> TASKS AND EXERCISES:
a. In the grammar passage, rewrite the paragraph beginning "However, this grammar is not LL(1)" as a short bulleted list that keeps its main facts.
b. Answer these questions from the grammar passage, one line each:
(i) In case 2, which then does the else associate with?
(ii) According to the English paragraph in the language definition, which then must any else be matched with?
(iii) Which rule is removed to resolve the table conflict?
c. According to the grammar passage, why can strings be parsed bottom up according to the non-ambiguous grammar? Answer in one to three sentences.

> SOURCE PASSAGE:
In case 1, the else associates with the first then. In case 2, the else associates with the second then, So, in the LL(1) table for this grammar in row <optional else> column else, either rule 16 or 17 applies. There is no way to fix the grammar to make it LL(1). The language just doesn't allow a way to include else associations with then in an unambiguous fashion (the language is inherently non LL(1)---there is no LL(1) grammar for it).

We can find a non-ambiguous grammar for the language, but we cannot find an LL(1) grammar for it. The following grammar is non-ambiguous:

<statement>              ⟶ <if_then_statement>
<if_then_statement>      ⟶ if <expression> then <if_then_statement>
<if_then_statement>      ⟶ <if_then_else_statement>
<if_then_else_statement> ⟶ if <expression> then <if_then_else_statement> else <statement>
<if_then_else_statement> ⟶ <other_statement>

However, this grammar is not LL(1). It is, however, LR(1). It is possible to parse strings according to this grammar bottom up. The reason is that we find entire right hand sides before reducing them to the left hand side. So, if we were parsing an if statement and we had found if <expression> <then> <other statement> and the lookahead is else, we know that we still don't have the right hand side. Otherwise, we do.

But we don't need to go through all of these contortions for either LL(1) or LR(1) parsing. Go ahead and use the original grammar. If its only ambiguity is in the if statement, this means that the LL(1) table will have a conflict in row <optional_else> column else. Both rules 16 and 17 will show up there. In such a case, the language definition will include, in English, a paragraph that states that any else must be matched with the most recent then. This just means that we remove rule 17 from row <optional_else> column elseleaving

	if	else	end

<statement>	15
<optional_else>	17	16	17

> PROVIDED MATERIAL:

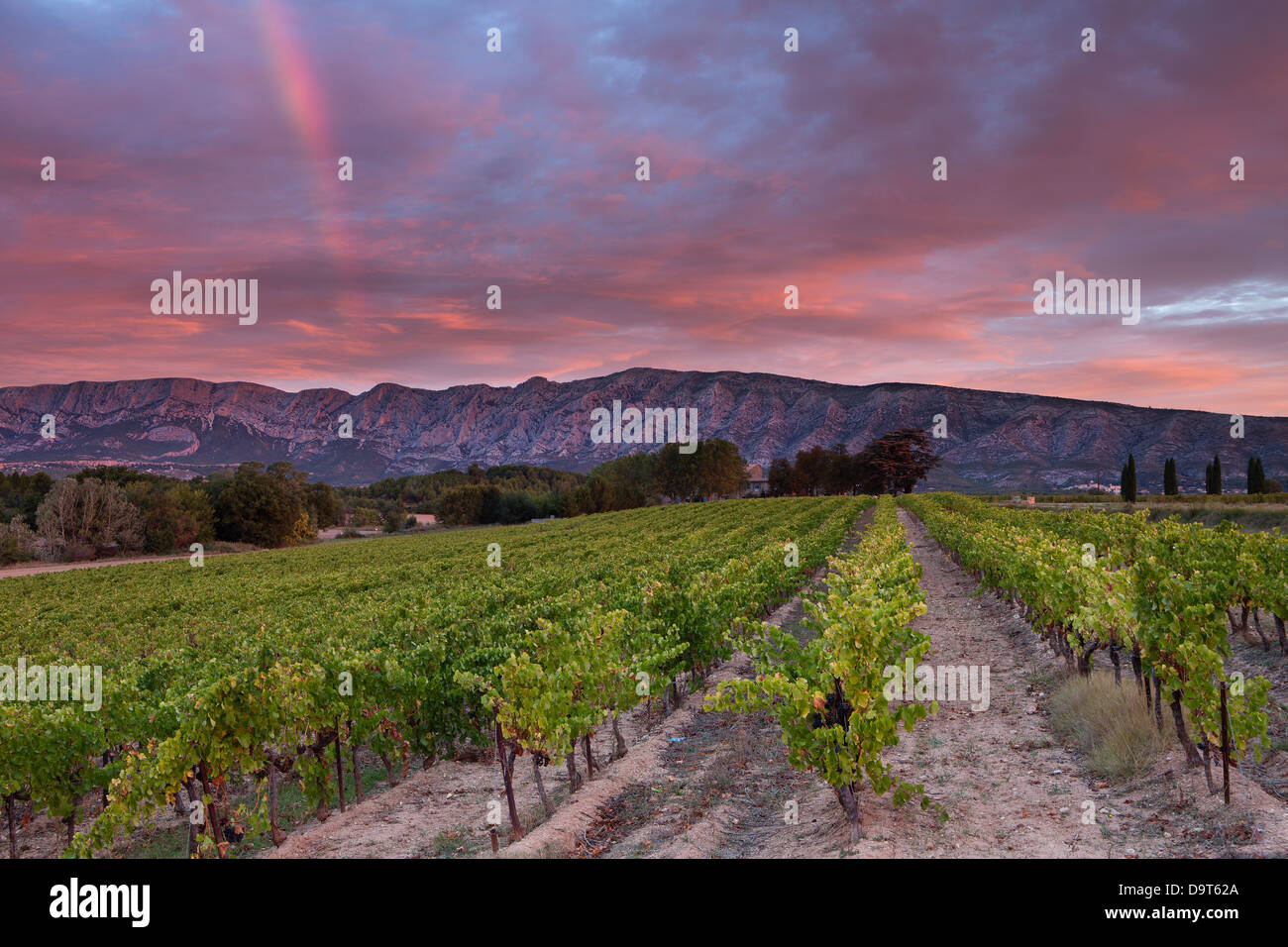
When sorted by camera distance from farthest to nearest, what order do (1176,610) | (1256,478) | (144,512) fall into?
(144,512) < (1256,478) < (1176,610)

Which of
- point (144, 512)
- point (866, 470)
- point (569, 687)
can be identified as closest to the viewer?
point (569, 687)

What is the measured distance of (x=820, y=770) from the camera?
22.6 feet

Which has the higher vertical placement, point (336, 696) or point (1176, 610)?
point (1176, 610)

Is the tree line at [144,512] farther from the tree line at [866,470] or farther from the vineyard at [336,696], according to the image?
the tree line at [866,470]

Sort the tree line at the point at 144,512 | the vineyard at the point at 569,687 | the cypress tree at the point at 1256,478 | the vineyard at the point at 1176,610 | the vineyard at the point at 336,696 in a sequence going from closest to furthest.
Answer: the vineyard at the point at 1176,610 → the vineyard at the point at 569,687 → the vineyard at the point at 336,696 → the cypress tree at the point at 1256,478 → the tree line at the point at 144,512

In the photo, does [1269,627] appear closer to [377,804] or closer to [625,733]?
[625,733]

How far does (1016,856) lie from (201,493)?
93.5 m

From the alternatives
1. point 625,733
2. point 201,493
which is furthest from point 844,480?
point 625,733

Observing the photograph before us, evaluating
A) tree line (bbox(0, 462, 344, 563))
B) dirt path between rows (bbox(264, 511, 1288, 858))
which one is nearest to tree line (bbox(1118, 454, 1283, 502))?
dirt path between rows (bbox(264, 511, 1288, 858))

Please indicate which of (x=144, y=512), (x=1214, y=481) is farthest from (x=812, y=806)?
(x=144, y=512)

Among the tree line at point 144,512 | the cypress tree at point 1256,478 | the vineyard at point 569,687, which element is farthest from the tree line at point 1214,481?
the tree line at point 144,512

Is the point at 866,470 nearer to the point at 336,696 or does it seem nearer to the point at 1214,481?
the point at 1214,481

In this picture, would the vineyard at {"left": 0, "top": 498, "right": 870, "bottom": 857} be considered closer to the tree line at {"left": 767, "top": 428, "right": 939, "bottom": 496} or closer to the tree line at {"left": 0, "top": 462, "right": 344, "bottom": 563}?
the tree line at {"left": 0, "top": 462, "right": 344, "bottom": 563}
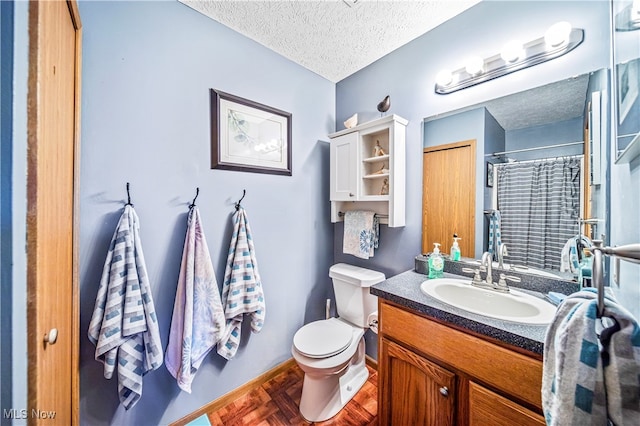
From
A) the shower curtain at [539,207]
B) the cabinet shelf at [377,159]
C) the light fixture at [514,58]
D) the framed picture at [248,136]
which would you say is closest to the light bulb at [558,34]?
the light fixture at [514,58]

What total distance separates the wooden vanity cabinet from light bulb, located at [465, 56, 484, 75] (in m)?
1.31

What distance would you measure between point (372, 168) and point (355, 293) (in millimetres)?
937

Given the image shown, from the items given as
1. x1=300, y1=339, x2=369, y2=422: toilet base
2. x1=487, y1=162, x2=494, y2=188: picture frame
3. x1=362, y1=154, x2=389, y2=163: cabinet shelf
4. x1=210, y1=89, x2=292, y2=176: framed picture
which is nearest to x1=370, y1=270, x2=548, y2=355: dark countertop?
x1=487, y1=162, x2=494, y2=188: picture frame

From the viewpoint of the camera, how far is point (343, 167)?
1.77m

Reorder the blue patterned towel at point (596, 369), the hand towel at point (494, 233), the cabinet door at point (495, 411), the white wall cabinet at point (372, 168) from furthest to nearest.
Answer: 1. the white wall cabinet at point (372, 168)
2. the hand towel at point (494, 233)
3. the cabinet door at point (495, 411)
4. the blue patterned towel at point (596, 369)

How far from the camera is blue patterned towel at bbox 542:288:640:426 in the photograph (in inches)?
15.3

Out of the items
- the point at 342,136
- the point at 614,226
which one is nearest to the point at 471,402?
the point at 614,226

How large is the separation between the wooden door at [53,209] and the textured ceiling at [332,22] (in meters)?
0.81

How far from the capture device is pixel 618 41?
0.79 m

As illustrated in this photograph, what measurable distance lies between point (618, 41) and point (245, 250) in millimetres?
1807

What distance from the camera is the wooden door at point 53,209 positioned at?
1.54 ft

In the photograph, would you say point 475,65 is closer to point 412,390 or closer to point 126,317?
point 412,390

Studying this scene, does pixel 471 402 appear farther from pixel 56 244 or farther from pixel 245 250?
pixel 56 244

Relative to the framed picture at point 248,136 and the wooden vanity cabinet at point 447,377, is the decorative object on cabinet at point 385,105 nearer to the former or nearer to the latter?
the framed picture at point 248,136
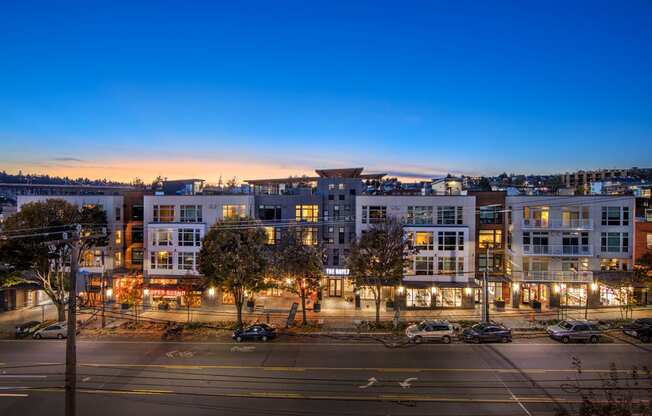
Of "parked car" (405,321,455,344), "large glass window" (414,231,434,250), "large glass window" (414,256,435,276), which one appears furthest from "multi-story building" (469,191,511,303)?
"parked car" (405,321,455,344)

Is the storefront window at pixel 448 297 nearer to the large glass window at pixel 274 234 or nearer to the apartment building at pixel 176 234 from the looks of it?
the large glass window at pixel 274 234

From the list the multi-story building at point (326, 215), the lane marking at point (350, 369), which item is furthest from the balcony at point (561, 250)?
the lane marking at point (350, 369)

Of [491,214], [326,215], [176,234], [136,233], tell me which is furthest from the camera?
[136,233]

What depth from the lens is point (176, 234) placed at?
4775cm

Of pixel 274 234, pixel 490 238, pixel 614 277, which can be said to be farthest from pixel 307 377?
pixel 614 277

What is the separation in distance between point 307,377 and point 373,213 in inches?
945

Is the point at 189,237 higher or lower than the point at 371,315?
higher

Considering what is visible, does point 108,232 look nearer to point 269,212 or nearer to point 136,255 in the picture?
point 136,255

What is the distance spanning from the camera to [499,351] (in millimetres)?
30500

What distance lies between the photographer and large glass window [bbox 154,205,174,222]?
48.7 m

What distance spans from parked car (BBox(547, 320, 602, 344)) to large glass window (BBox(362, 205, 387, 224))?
19.3m

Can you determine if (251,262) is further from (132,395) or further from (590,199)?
(590,199)

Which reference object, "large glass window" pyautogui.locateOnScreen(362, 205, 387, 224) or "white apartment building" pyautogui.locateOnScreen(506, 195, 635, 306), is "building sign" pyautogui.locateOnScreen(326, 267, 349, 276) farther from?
"white apartment building" pyautogui.locateOnScreen(506, 195, 635, 306)

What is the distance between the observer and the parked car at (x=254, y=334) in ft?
111
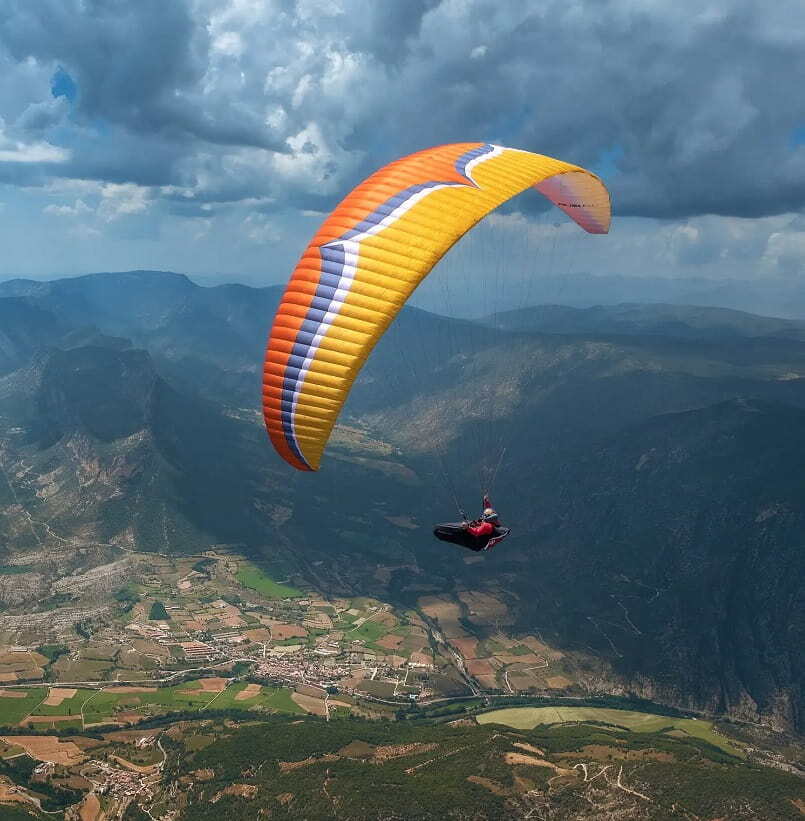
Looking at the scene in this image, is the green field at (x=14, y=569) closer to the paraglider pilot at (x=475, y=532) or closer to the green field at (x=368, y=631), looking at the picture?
the green field at (x=368, y=631)

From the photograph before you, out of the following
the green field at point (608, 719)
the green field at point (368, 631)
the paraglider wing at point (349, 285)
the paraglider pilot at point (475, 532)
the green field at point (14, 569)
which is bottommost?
the green field at point (608, 719)

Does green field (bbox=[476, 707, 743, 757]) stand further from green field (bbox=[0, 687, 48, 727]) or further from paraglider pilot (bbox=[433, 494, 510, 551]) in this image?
paraglider pilot (bbox=[433, 494, 510, 551])

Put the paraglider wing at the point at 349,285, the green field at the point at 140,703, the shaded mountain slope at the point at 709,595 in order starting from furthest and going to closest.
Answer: the shaded mountain slope at the point at 709,595 < the green field at the point at 140,703 < the paraglider wing at the point at 349,285

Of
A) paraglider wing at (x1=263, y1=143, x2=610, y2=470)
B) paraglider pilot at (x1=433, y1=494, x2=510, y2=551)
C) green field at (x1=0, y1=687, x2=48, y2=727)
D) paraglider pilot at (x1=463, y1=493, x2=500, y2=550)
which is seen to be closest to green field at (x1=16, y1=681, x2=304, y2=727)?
green field at (x1=0, y1=687, x2=48, y2=727)

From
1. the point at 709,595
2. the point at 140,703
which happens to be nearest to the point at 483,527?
the point at 140,703

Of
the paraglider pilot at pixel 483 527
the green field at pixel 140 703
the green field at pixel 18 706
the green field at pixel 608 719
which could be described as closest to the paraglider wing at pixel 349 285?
the paraglider pilot at pixel 483 527
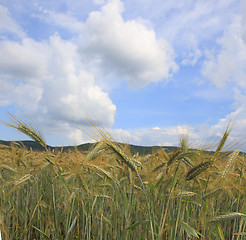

> SOLUTIONS BELOW:
a.
- The non-ambiguous grammar is not LL(1), but it is LR(1).
- Strings can be parsed according to it bottom up.
- This works because bottom-up parsing finds entire right-hand sides before reducing them to the left-hand side.
- When parsing an if statement, suppose the parser has found an if, an expression, then, and an other statement, and the lookahead is else. In that case it still does not have the right-hand side. Otherwise, it does.

b.
(i) The second then.
(ii) The most recent then.
(iii) Rule 17.

c. Bottom-up parsing finds entire right-hand sides before reducing them to the left-hand side. If the parser has found an if, an expression, then, and an other statement and the lookahead is else, it knows it does not yet have the right-hand side. Otherwise, it does.